- **ARTICLE**:
------------------------------------------------

La grande majorité des étoiles massives se font éjecter de l'amas où elles sont nées. Deux études différentes arrivent à la même conclusion en étudiant des étoiles massives isolées situées dans le Petit Nuage de Magellan. Et on sait aussi comment ça se passe (là-haut). Deux études publiées dans The Astrophysical Journal.
Les étoiles massives qui se trouvent isolées, hors d'amas d'étoiles, sont appelées des "étoiles de champ". John Dorigo Jones (Université du Michigan) et ses collaborateurs ont étudié les étoiles de champ massives qui existent dans le Petit Nuage de Magellan, l'une des deux plus grosses galaxies satellites de notre Voie Lactée, dans le but de comprendre comment elles se retrouvent ainsi isolées et indirectement comment elles se sont formées. La formation des amas d'étoiles est aussi important à comprendre pour saisir comment évoluent les galaxies naines comme le Petit Nuage de Magellan.
C'est environ 25% des étoiles massives qui sont isolées. Ce que montrent les astrophysiciens dans leur étude, c'est que ces étoiles massives isolées ont en fait été éjectées comme des malpropres par leur amas de naissance. Dorigo Jones et son équipe examinent comment ces étoiles massives peuvent être éjectées de leur amas. Il existe deux mécanismes possibles. Le premier est une éjection dynamique, produite par des interactions gravitationnelles entre étoiles, et la seconde est une éjection plus violente, associée à une explosion de supernova dans un système binaire, l'étoile étant éjectée lors de l'explosion de sa compagne.
Les chercheurs exploitent 304 étoiles de champ de type OB (des étoiles massives de plus de 8 masses solaires) recensées dans le relevé Runaways and Isolated O-Type Star Spectroscopic Survey of the SMC (RIOTS4). A partir de la connaissance de la masse et de la vitesse des étoiles de champ qu'ils observent, les astrophysiciens peuvent comparer la distribution de ces paramètres avec ce que prédisent les modèles théoriques et ils peuvent donc faire le tri. La vitesse des étoiles mesurée est en moyenne d'environ 40 km/s, avec la plus rapide atteignant 250 km/s...

------------------------------------------------

- **CONTENU DES DONNÉES**:

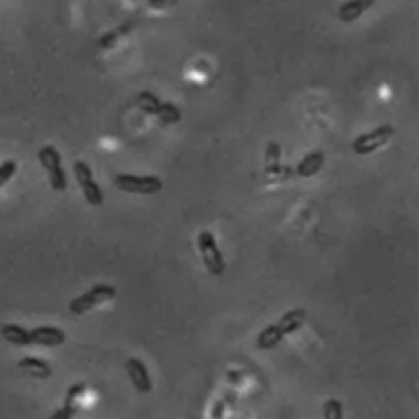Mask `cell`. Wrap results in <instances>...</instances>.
Segmentation results:
<instances>
[{
    "mask_svg": "<svg viewBox=\"0 0 419 419\" xmlns=\"http://www.w3.org/2000/svg\"><path fill=\"white\" fill-rule=\"evenodd\" d=\"M127 373H129V380L133 384V389L146 395L153 391V382H151V375H149V369H146V364L138 358H129L127 360Z\"/></svg>",
    "mask_w": 419,
    "mask_h": 419,
    "instance_id": "7",
    "label": "cell"
},
{
    "mask_svg": "<svg viewBox=\"0 0 419 419\" xmlns=\"http://www.w3.org/2000/svg\"><path fill=\"white\" fill-rule=\"evenodd\" d=\"M160 100L153 96V93H149V91H142L140 96H138V107L144 111V113H151V116H155L158 113V109H160Z\"/></svg>",
    "mask_w": 419,
    "mask_h": 419,
    "instance_id": "15",
    "label": "cell"
},
{
    "mask_svg": "<svg viewBox=\"0 0 419 419\" xmlns=\"http://www.w3.org/2000/svg\"><path fill=\"white\" fill-rule=\"evenodd\" d=\"M324 160H327V155H324L322 151H313V153L306 155V158L300 160V164L295 166V173H298L300 177L315 175V173L322 169V166H324Z\"/></svg>",
    "mask_w": 419,
    "mask_h": 419,
    "instance_id": "13",
    "label": "cell"
},
{
    "mask_svg": "<svg viewBox=\"0 0 419 419\" xmlns=\"http://www.w3.org/2000/svg\"><path fill=\"white\" fill-rule=\"evenodd\" d=\"M116 186L124 193H138V195H153L162 191V180L155 175H131V173H118Z\"/></svg>",
    "mask_w": 419,
    "mask_h": 419,
    "instance_id": "4",
    "label": "cell"
},
{
    "mask_svg": "<svg viewBox=\"0 0 419 419\" xmlns=\"http://www.w3.org/2000/svg\"><path fill=\"white\" fill-rule=\"evenodd\" d=\"M393 135H395V127H391V124H380L377 129L358 135V138L353 140V151L360 155H369L377 149H382Z\"/></svg>",
    "mask_w": 419,
    "mask_h": 419,
    "instance_id": "5",
    "label": "cell"
},
{
    "mask_svg": "<svg viewBox=\"0 0 419 419\" xmlns=\"http://www.w3.org/2000/svg\"><path fill=\"white\" fill-rule=\"evenodd\" d=\"M377 0H347L340 9H338V16L342 23H353V20H358L366 9H371Z\"/></svg>",
    "mask_w": 419,
    "mask_h": 419,
    "instance_id": "9",
    "label": "cell"
},
{
    "mask_svg": "<svg viewBox=\"0 0 419 419\" xmlns=\"http://www.w3.org/2000/svg\"><path fill=\"white\" fill-rule=\"evenodd\" d=\"M18 369L25 371L31 377H38V380H49V377L54 375L51 366L40 358H23L18 362Z\"/></svg>",
    "mask_w": 419,
    "mask_h": 419,
    "instance_id": "10",
    "label": "cell"
},
{
    "mask_svg": "<svg viewBox=\"0 0 419 419\" xmlns=\"http://www.w3.org/2000/svg\"><path fill=\"white\" fill-rule=\"evenodd\" d=\"M38 160L40 164L45 166V171L49 175V184L54 191L62 193L67 188V175H65V169H62V160H60V153L56 146H43V149L38 151Z\"/></svg>",
    "mask_w": 419,
    "mask_h": 419,
    "instance_id": "3",
    "label": "cell"
},
{
    "mask_svg": "<svg viewBox=\"0 0 419 419\" xmlns=\"http://www.w3.org/2000/svg\"><path fill=\"white\" fill-rule=\"evenodd\" d=\"M304 322H306V311H304V309H293V311H286L284 315L280 318V322H275V324L286 338V335L295 333Z\"/></svg>",
    "mask_w": 419,
    "mask_h": 419,
    "instance_id": "12",
    "label": "cell"
},
{
    "mask_svg": "<svg viewBox=\"0 0 419 419\" xmlns=\"http://www.w3.org/2000/svg\"><path fill=\"white\" fill-rule=\"evenodd\" d=\"M85 391H87V384H85V382H80V384H73L71 389L67 391V402H73V400H76L78 395H82V393H85Z\"/></svg>",
    "mask_w": 419,
    "mask_h": 419,
    "instance_id": "20",
    "label": "cell"
},
{
    "mask_svg": "<svg viewBox=\"0 0 419 419\" xmlns=\"http://www.w3.org/2000/svg\"><path fill=\"white\" fill-rule=\"evenodd\" d=\"M324 419H344V406L340 400L331 397L324 402Z\"/></svg>",
    "mask_w": 419,
    "mask_h": 419,
    "instance_id": "16",
    "label": "cell"
},
{
    "mask_svg": "<svg viewBox=\"0 0 419 419\" xmlns=\"http://www.w3.org/2000/svg\"><path fill=\"white\" fill-rule=\"evenodd\" d=\"M73 173H76V180L80 184V191H82V195H85V200L91 206H100L104 202V195H102L100 184L93 180V173L89 169V164L73 162Z\"/></svg>",
    "mask_w": 419,
    "mask_h": 419,
    "instance_id": "6",
    "label": "cell"
},
{
    "mask_svg": "<svg viewBox=\"0 0 419 419\" xmlns=\"http://www.w3.org/2000/svg\"><path fill=\"white\" fill-rule=\"evenodd\" d=\"M0 335L9 342L14 344V347H29L31 344V335L25 327H20V324H3L0 327Z\"/></svg>",
    "mask_w": 419,
    "mask_h": 419,
    "instance_id": "11",
    "label": "cell"
},
{
    "mask_svg": "<svg viewBox=\"0 0 419 419\" xmlns=\"http://www.w3.org/2000/svg\"><path fill=\"white\" fill-rule=\"evenodd\" d=\"M131 29V25H122L120 29H113V31H109V34H104L100 40H98V47L100 49H107V47H111L116 40L120 38V36H124V31H129Z\"/></svg>",
    "mask_w": 419,
    "mask_h": 419,
    "instance_id": "17",
    "label": "cell"
},
{
    "mask_svg": "<svg viewBox=\"0 0 419 419\" xmlns=\"http://www.w3.org/2000/svg\"><path fill=\"white\" fill-rule=\"evenodd\" d=\"M155 116L160 118V122H164V124H175V122H180V118H182V111L175 107L173 102H162L160 104V109H158V113Z\"/></svg>",
    "mask_w": 419,
    "mask_h": 419,
    "instance_id": "14",
    "label": "cell"
},
{
    "mask_svg": "<svg viewBox=\"0 0 419 419\" xmlns=\"http://www.w3.org/2000/svg\"><path fill=\"white\" fill-rule=\"evenodd\" d=\"M73 417H76V404L65 400V404H62L49 419H73Z\"/></svg>",
    "mask_w": 419,
    "mask_h": 419,
    "instance_id": "19",
    "label": "cell"
},
{
    "mask_svg": "<svg viewBox=\"0 0 419 419\" xmlns=\"http://www.w3.org/2000/svg\"><path fill=\"white\" fill-rule=\"evenodd\" d=\"M16 169H18L16 160H5L0 164V186H5V182L12 180V175H16Z\"/></svg>",
    "mask_w": 419,
    "mask_h": 419,
    "instance_id": "18",
    "label": "cell"
},
{
    "mask_svg": "<svg viewBox=\"0 0 419 419\" xmlns=\"http://www.w3.org/2000/svg\"><path fill=\"white\" fill-rule=\"evenodd\" d=\"M31 335V344H36V347H60V344H65L67 340V333L58 329V327H36L29 331Z\"/></svg>",
    "mask_w": 419,
    "mask_h": 419,
    "instance_id": "8",
    "label": "cell"
},
{
    "mask_svg": "<svg viewBox=\"0 0 419 419\" xmlns=\"http://www.w3.org/2000/svg\"><path fill=\"white\" fill-rule=\"evenodd\" d=\"M116 298V289L109 286V284H96L93 289L85 291L82 295L73 298L69 302V311L73 313V315H85V313H89L91 309L100 306V304L109 302Z\"/></svg>",
    "mask_w": 419,
    "mask_h": 419,
    "instance_id": "1",
    "label": "cell"
},
{
    "mask_svg": "<svg viewBox=\"0 0 419 419\" xmlns=\"http://www.w3.org/2000/svg\"><path fill=\"white\" fill-rule=\"evenodd\" d=\"M197 249H200V255H202V262L208 273L215 277L224 275V269H226L224 255H222V251L217 249V240L211 231H202L197 235Z\"/></svg>",
    "mask_w": 419,
    "mask_h": 419,
    "instance_id": "2",
    "label": "cell"
}]
</instances>
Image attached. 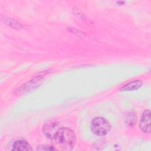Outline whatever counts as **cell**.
<instances>
[{"mask_svg":"<svg viewBox=\"0 0 151 151\" xmlns=\"http://www.w3.org/2000/svg\"><path fill=\"white\" fill-rule=\"evenodd\" d=\"M142 85V81L140 80H134L133 81H131L124 86L120 88V91H131V90H136L139 88Z\"/></svg>","mask_w":151,"mask_h":151,"instance_id":"obj_6","label":"cell"},{"mask_svg":"<svg viewBox=\"0 0 151 151\" xmlns=\"http://www.w3.org/2000/svg\"><path fill=\"white\" fill-rule=\"evenodd\" d=\"M12 150L29 151V150H32V147L27 142L22 140H19L14 142L12 146Z\"/></svg>","mask_w":151,"mask_h":151,"instance_id":"obj_5","label":"cell"},{"mask_svg":"<svg viewBox=\"0 0 151 151\" xmlns=\"http://www.w3.org/2000/svg\"><path fill=\"white\" fill-rule=\"evenodd\" d=\"M137 120V117L135 113H130L126 118V123L128 126H133Z\"/></svg>","mask_w":151,"mask_h":151,"instance_id":"obj_8","label":"cell"},{"mask_svg":"<svg viewBox=\"0 0 151 151\" xmlns=\"http://www.w3.org/2000/svg\"><path fill=\"white\" fill-rule=\"evenodd\" d=\"M1 20L4 23H5L6 25H8L11 27H13L14 28L21 29L22 28V25L19 22H18L17 21L12 19L11 18H8L7 17L4 16V18L2 17H1Z\"/></svg>","mask_w":151,"mask_h":151,"instance_id":"obj_7","label":"cell"},{"mask_svg":"<svg viewBox=\"0 0 151 151\" xmlns=\"http://www.w3.org/2000/svg\"><path fill=\"white\" fill-rule=\"evenodd\" d=\"M60 128V127L58 122L50 121L47 122L44 126L42 128V132L47 137L52 139Z\"/></svg>","mask_w":151,"mask_h":151,"instance_id":"obj_3","label":"cell"},{"mask_svg":"<svg viewBox=\"0 0 151 151\" xmlns=\"http://www.w3.org/2000/svg\"><path fill=\"white\" fill-rule=\"evenodd\" d=\"M52 140H54L59 147L67 150L73 149L76 142L74 133L67 127H60Z\"/></svg>","mask_w":151,"mask_h":151,"instance_id":"obj_1","label":"cell"},{"mask_svg":"<svg viewBox=\"0 0 151 151\" xmlns=\"http://www.w3.org/2000/svg\"><path fill=\"white\" fill-rule=\"evenodd\" d=\"M150 112L149 110L143 111L139 123V127L144 133H150Z\"/></svg>","mask_w":151,"mask_h":151,"instance_id":"obj_4","label":"cell"},{"mask_svg":"<svg viewBox=\"0 0 151 151\" xmlns=\"http://www.w3.org/2000/svg\"><path fill=\"white\" fill-rule=\"evenodd\" d=\"M37 150H55V149L51 146H48V145H42L40 146L37 148Z\"/></svg>","mask_w":151,"mask_h":151,"instance_id":"obj_9","label":"cell"},{"mask_svg":"<svg viewBox=\"0 0 151 151\" xmlns=\"http://www.w3.org/2000/svg\"><path fill=\"white\" fill-rule=\"evenodd\" d=\"M92 132L99 136H104L109 133L111 126L109 122L105 118L97 117L93 119L91 123Z\"/></svg>","mask_w":151,"mask_h":151,"instance_id":"obj_2","label":"cell"}]
</instances>
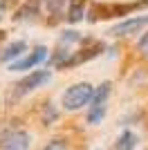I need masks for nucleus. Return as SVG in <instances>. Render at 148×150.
I'll return each mask as SVG.
<instances>
[{"label":"nucleus","mask_w":148,"mask_h":150,"mask_svg":"<svg viewBox=\"0 0 148 150\" xmlns=\"http://www.w3.org/2000/svg\"><path fill=\"white\" fill-rule=\"evenodd\" d=\"M94 92H97V88H94L92 83H74V85H70L65 92H63V110H68V112H76V110H83V108H90V103H92L94 99Z\"/></svg>","instance_id":"obj_1"},{"label":"nucleus","mask_w":148,"mask_h":150,"mask_svg":"<svg viewBox=\"0 0 148 150\" xmlns=\"http://www.w3.org/2000/svg\"><path fill=\"white\" fill-rule=\"evenodd\" d=\"M112 92V83L110 81H103L101 85L97 88V92H94V99L92 103H90V108H88V123L90 125H97L103 121L105 117V110H108V96H110Z\"/></svg>","instance_id":"obj_2"},{"label":"nucleus","mask_w":148,"mask_h":150,"mask_svg":"<svg viewBox=\"0 0 148 150\" xmlns=\"http://www.w3.org/2000/svg\"><path fill=\"white\" fill-rule=\"evenodd\" d=\"M49 76H52V74H49V69H36V72H29L25 79H20V81L16 83V88H14V96L20 99V96H25V94L38 90L41 85H45V83L49 81Z\"/></svg>","instance_id":"obj_3"},{"label":"nucleus","mask_w":148,"mask_h":150,"mask_svg":"<svg viewBox=\"0 0 148 150\" xmlns=\"http://www.w3.org/2000/svg\"><path fill=\"white\" fill-rule=\"evenodd\" d=\"M47 56H49V50H47V47H43V45H38V47H34L29 54H25L23 58L9 63L7 69H9V72H29V69H34L36 65H41Z\"/></svg>","instance_id":"obj_4"},{"label":"nucleus","mask_w":148,"mask_h":150,"mask_svg":"<svg viewBox=\"0 0 148 150\" xmlns=\"http://www.w3.org/2000/svg\"><path fill=\"white\" fill-rule=\"evenodd\" d=\"M144 27H148V13H144V16H132V18L121 20V23H117L115 27H110L108 34H110L112 38H123V36L139 34Z\"/></svg>","instance_id":"obj_5"},{"label":"nucleus","mask_w":148,"mask_h":150,"mask_svg":"<svg viewBox=\"0 0 148 150\" xmlns=\"http://www.w3.org/2000/svg\"><path fill=\"white\" fill-rule=\"evenodd\" d=\"M31 146V134L25 130H14L9 132L5 139H2V144L0 148L2 150H29Z\"/></svg>","instance_id":"obj_6"},{"label":"nucleus","mask_w":148,"mask_h":150,"mask_svg":"<svg viewBox=\"0 0 148 150\" xmlns=\"http://www.w3.org/2000/svg\"><path fill=\"white\" fill-rule=\"evenodd\" d=\"M25 52H27V43H25V40H14L11 45H7L5 50L0 52V63H7V65H9V63L23 58Z\"/></svg>","instance_id":"obj_7"},{"label":"nucleus","mask_w":148,"mask_h":150,"mask_svg":"<svg viewBox=\"0 0 148 150\" xmlns=\"http://www.w3.org/2000/svg\"><path fill=\"white\" fill-rule=\"evenodd\" d=\"M139 7H148V0H142V2H130V5H112V7H103L101 11L103 16L101 18H119V16H126L132 9H139Z\"/></svg>","instance_id":"obj_8"},{"label":"nucleus","mask_w":148,"mask_h":150,"mask_svg":"<svg viewBox=\"0 0 148 150\" xmlns=\"http://www.w3.org/2000/svg\"><path fill=\"white\" fill-rule=\"evenodd\" d=\"M85 7H88V0H70L68 5V11H65V20L68 23H79V20H83V16H85Z\"/></svg>","instance_id":"obj_9"},{"label":"nucleus","mask_w":148,"mask_h":150,"mask_svg":"<svg viewBox=\"0 0 148 150\" xmlns=\"http://www.w3.org/2000/svg\"><path fill=\"white\" fill-rule=\"evenodd\" d=\"M139 148V139L132 130H123L115 141V150H137Z\"/></svg>","instance_id":"obj_10"},{"label":"nucleus","mask_w":148,"mask_h":150,"mask_svg":"<svg viewBox=\"0 0 148 150\" xmlns=\"http://www.w3.org/2000/svg\"><path fill=\"white\" fill-rule=\"evenodd\" d=\"M41 119H43V125H52L56 119H58V110L54 108V103H45Z\"/></svg>","instance_id":"obj_11"},{"label":"nucleus","mask_w":148,"mask_h":150,"mask_svg":"<svg viewBox=\"0 0 148 150\" xmlns=\"http://www.w3.org/2000/svg\"><path fill=\"white\" fill-rule=\"evenodd\" d=\"M45 9H47L49 16L58 18L63 13V9H65V0H45Z\"/></svg>","instance_id":"obj_12"},{"label":"nucleus","mask_w":148,"mask_h":150,"mask_svg":"<svg viewBox=\"0 0 148 150\" xmlns=\"http://www.w3.org/2000/svg\"><path fill=\"white\" fill-rule=\"evenodd\" d=\"M137 52L142 54L144 58H148V29L142 34V38L137 40Z\"/></svg>","instance_id":"obj_13"},{"label":"nucleus","mask_w":148,"mask_h":150,"mask_svg":"<svg viewBox=\"0 0 148 150\" xmlns=\"http://www.w3.org/2000/svg\"><path fill=\"white\" fill-rule=\"evenodd\" d=\"M43 150H68V141H63V139H52V141H47V146H45Z\"/></svg>","instance_id":"obj_14"},{"label":"nucleus","mask_w":148,"mask_h":150,"mask_svg":"<svg viewBox=\"0 0 148 150\" xmlns=\"http://www.w3.org/2000/svg\"><path fill=\"white\" fill-rule=\"evenodd\" d=\"M5 16V0H0V18Z\"/></svg>","instance_id":"obj_15"},{"label":"nucleus","mask_w":148,"mask_h":150,"mask_svg":"<svg viewBox=\"0 0 148 150\" xmlns=\"http://www.w3.org/2000/svg\"><path fill=\"white\" fill-rule=\"evenodd\" d=\"M94 150H101V148H94Z\"/></svg>","instance_id":"obj_16"}]
</instances>
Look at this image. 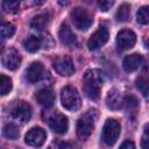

------------------------------------------------

- **À FAIRE**:
a - Relevez dans l'article sur les étoiles massives toutes les valeurs données avec une unité ou sous forme de pourcentage.
b - Recopiez mot pour mot le passage de l'article qui commence aux mots « Les chercheurs exploitent » et s'arrête après « atteignant 250 km/s... ».
La liste ne sert pas pour ce travail.

- **RÉSULTATS**:
a -
25%
8 masses solaires
40 km/s
250 km/s

b -
Les chercheurs exploitent 304 étoiles de champ de type OB (des étoiles massives de plus de 8 masses solaires) recensées dans le relevé Runaways and Isolated O-Type Star Spectroscopic Survey of the SMC (RIOTS4). A partir de la connaissance de la masse et de la vitesse des étoiles de champ qu'ils observent, les astrophysiciens peuvent comparer la distribution de ces paramètres avec ce que prédisent les modèles théoriques et ils peuvent donc faire le tri. La vitesse des étoiles mesurée est en moyenne d'environ 40 km/s, avec la plus rapide atteignant 250 km/s...